1436. À FRÉDÉRIC II, ROI DE PRUSSE.
(Bruxelles), 5 mai.

Je croyais autrefois que nous n’avions qu’une âme,
Encore est-ce beaucoup, car les sots n’en ont pas ;
Vous en possédez trente, et leur céleste flamme
Pourrait seule animer tous les sots d’ici-bas.
Minerve a dirigé vos desseins politiques ;
Vous suivez à la fois Mars, Orphée, Apollon ;
Vous dormez en plein champ sur l’affût d’un canon ;
Neipperg fuit devant vous aux plaines germaniques.
César, votre patron, par qui tout fut soumis,
Aimait aussi les arts, et sa main triomphale
Cueille encor des lauriers dans ses nobles écrits ;
Mais a-t-il fait des vers au grand jour de Pharsale ?
À peine ce Neipperg est-il par vous battu,
Que vous prenez la plume en montrant votre épée.
Mon attente, ô grand roi ! n’a point été trompée,
Et non moins que Neipperg mon génie est vaincu.

Sire, faire des vers et de jolis vers après une victoire est une chose unique, et, par conséquent, réservée à Votre Majesté.

Vous avez battu Neipperg et Voltaire. Votre Majesté devrait mettre dans ses lettres des feuilles de laurier, comme les anciens généraux romains. Vous méritez à la fois le triomphe du général et du poëte, et il vous faudrait deux feuilles de laurier au moins.

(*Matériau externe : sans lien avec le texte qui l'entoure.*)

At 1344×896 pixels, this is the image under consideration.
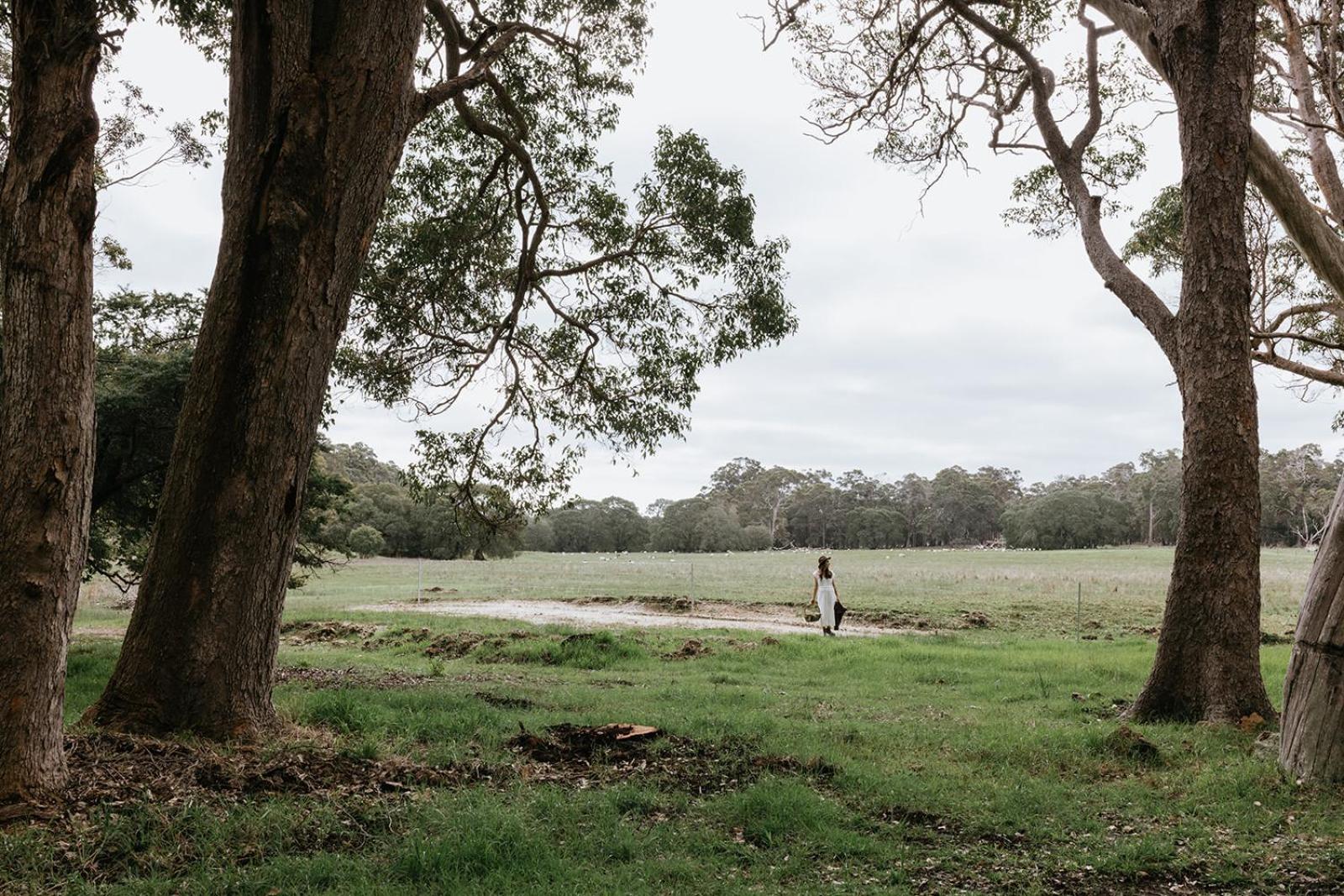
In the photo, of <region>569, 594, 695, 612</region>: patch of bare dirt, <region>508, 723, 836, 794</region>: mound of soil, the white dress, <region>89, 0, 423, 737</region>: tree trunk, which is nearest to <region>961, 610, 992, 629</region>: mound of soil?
the white dress

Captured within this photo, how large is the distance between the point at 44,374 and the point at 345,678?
22.4ft

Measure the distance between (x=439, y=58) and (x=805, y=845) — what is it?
11.6 metres

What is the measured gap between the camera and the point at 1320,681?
5.80 m

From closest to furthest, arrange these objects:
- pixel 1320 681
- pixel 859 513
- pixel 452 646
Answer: pixel 1320 681, pixel 452 646, pixel 859 513

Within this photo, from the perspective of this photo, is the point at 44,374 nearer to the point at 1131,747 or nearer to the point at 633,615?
the point at 1131,747

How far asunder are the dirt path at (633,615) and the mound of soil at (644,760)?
38.5 feet

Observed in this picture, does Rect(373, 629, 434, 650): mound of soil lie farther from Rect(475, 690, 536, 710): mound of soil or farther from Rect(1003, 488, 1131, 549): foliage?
Rect(1003, 488, 1131, 549): foliage

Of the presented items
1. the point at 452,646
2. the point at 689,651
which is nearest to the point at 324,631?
the point at 452,646

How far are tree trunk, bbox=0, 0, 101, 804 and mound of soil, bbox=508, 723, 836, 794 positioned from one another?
2688mm

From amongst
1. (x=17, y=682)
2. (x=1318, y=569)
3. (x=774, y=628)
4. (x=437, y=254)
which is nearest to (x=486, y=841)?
(x=17, y=682)

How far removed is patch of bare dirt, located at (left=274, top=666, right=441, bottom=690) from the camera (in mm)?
9805

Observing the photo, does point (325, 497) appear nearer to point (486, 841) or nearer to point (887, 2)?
point (486, 841)

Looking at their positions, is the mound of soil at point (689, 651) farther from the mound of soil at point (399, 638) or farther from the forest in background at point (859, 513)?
the forest in background at point (859, 513)

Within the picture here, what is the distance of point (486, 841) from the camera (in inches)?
170
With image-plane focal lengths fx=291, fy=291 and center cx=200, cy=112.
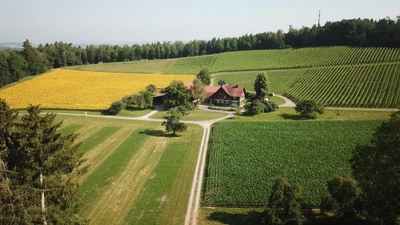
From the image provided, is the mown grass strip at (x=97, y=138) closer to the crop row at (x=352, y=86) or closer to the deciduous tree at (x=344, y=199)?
the deciduous tree at (x=344, y=199)

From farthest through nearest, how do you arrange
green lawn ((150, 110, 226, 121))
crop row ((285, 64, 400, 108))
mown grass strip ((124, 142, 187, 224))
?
crop row ((285, 64, 400, 108)) → green lawn ((150, 110, 226, 121)) → mown grass strip ((124, 142, 187, 224))

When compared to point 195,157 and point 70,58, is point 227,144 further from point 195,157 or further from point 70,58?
point 70,58

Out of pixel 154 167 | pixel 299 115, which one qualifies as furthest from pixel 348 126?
pixel 154 167

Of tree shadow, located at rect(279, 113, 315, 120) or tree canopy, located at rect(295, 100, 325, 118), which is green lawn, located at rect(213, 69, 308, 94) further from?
tree canopy, located at rect(295, 100, 325, 118)

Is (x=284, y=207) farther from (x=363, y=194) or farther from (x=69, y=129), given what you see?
(x=69, y=129)

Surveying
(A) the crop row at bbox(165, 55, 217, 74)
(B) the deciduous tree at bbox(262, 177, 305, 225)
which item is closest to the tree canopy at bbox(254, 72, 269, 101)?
(A) the crop row at bbox(165, 55, 217, 74)

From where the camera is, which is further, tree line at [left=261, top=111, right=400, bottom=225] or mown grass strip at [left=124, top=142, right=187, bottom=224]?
mown grass strip at [left=124, top=142, right=187, bottom=224]
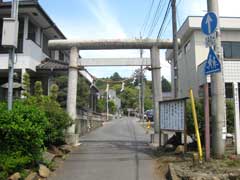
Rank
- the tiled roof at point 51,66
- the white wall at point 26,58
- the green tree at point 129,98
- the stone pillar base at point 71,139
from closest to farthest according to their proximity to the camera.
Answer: the stone pillar base at point 71,139
the white wall at point 26,58
the tiled roof at point 51,66
the green tree at point 129,98

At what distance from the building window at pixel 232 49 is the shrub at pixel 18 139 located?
64.8 ft

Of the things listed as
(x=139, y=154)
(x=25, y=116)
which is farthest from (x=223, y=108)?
(x=25, y=116)

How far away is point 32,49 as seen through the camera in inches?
794

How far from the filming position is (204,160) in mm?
8727

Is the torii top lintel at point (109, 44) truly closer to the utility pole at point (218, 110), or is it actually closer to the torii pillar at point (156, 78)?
the torii pillar at point (156, 78)

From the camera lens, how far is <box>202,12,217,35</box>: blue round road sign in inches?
334

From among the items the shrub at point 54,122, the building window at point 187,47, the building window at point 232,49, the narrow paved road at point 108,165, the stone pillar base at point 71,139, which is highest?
the building window at point 187,47

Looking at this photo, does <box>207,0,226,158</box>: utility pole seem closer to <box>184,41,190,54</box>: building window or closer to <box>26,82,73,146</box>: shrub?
<box>26,82,73,146</box>: shrub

J’apprends que Maupertuis est à Vienne ; je le plains plus qu’un autre ; mais je plains quiconque n’est pas auprès de votre personne. On dit que le colonel Camas[1], est mort bien fâché de n’être pas tué à vos yeux. Le major Knobertoff[2] (dont j’écris mal le nom) a eu au moins ce triste honneur, dont Dieu veuille préserver Votre Majesté ! Je suis sûr de votre gloire, grand roi, mais je ne suis pas sûr de votre vie ; dans quels dangers et dans quels travaux vous la passez, cette vie si belle ! des ligues à prévenir ou à détruire, des alliés à se faire ou à retenir, des sièges, des combats, tous les desseins, toutes les actions, et tous les détails d’un héros. Vous aurez peut-être tout, hors le bonheur. Vous pourrez, ou faire un empereur, ou empêcher qu’on n’en fasse un, ou vous faire empereur vous-même. Si le dernier cas arrive, vous n’en serez pas plus sacrée majesté pour moi.

J’ai bien de l’impatience de dédier[3] Mahomet à cette adorable Majesté. Je l’ai fait jouer à Lille, et il a été mieux joué qu’il ne l’eût été Paris mais, quelque émotion qu’il ait causée, cette émotion n’approche pas de celle que ressent mon cœur en voyant tout ce que vous faites d’héroïque.

  1. Voyez, tome XXXV, la note 2 de la page 449.
  2. Knobelsdorff. Ce n’était pas lui qui avait été tué voyez la lettre du roi, du 2 juin suivant, n° 1447.
  3. Mahomet ne fut pas dédié au roi de Prusse.